Entries on spatial positioning
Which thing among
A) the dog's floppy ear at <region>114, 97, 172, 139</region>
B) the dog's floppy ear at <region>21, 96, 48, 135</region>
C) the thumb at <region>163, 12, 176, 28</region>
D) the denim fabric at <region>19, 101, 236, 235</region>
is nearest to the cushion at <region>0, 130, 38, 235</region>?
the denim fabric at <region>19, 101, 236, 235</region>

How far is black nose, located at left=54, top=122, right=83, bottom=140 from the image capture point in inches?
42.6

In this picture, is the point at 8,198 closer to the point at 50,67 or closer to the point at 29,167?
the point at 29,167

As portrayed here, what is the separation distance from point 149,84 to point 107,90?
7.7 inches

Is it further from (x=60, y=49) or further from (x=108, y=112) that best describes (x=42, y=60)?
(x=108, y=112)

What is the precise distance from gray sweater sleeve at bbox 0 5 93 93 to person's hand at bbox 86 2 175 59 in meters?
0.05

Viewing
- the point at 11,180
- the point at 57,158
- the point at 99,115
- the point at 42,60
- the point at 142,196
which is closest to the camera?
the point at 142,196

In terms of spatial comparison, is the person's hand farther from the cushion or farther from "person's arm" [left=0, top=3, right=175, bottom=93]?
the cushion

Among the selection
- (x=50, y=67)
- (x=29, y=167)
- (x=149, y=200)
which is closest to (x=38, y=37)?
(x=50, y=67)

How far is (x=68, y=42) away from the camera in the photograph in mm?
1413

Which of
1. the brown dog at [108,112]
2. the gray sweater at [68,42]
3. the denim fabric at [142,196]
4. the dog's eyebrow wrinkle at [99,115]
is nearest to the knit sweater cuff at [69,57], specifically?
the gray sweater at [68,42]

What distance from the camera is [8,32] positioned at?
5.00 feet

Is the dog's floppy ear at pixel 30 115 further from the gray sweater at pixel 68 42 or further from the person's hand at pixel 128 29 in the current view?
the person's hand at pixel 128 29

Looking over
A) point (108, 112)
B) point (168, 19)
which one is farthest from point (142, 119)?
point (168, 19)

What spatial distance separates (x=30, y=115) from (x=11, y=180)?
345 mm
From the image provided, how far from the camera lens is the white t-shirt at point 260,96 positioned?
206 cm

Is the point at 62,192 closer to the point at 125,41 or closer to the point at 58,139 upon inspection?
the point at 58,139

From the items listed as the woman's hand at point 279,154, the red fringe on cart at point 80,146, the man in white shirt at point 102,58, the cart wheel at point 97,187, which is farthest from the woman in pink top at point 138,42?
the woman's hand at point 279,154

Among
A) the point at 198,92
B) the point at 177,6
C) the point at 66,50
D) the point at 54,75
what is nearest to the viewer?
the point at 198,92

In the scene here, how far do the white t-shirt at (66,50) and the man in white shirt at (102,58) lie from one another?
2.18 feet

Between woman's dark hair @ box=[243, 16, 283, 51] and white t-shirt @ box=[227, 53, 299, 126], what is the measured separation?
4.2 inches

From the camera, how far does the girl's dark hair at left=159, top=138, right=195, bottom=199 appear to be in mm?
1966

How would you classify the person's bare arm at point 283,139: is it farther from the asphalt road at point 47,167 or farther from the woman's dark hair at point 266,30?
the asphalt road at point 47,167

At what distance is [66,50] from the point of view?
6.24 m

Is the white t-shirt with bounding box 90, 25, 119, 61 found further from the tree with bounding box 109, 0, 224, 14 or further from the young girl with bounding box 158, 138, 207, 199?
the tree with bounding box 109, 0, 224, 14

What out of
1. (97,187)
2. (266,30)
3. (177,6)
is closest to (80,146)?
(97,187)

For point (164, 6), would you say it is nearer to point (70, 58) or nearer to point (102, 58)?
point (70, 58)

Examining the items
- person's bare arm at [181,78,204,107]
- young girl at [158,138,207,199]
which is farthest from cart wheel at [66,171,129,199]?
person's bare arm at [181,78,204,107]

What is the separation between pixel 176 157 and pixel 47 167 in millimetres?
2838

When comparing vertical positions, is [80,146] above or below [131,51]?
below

*EXERCISE OBJECTIVE*.
Rewrite the stretch from "What is the separation between" through the end of the material in full, lowering each distance in the answers by 140.

*ANSWER TO THE TASK*.
What is the separation between pixel 176 157 and pixel 47 167 in millimetres?
2698

When comparing vertical positions, is [80,146] above or below [131,51]?
below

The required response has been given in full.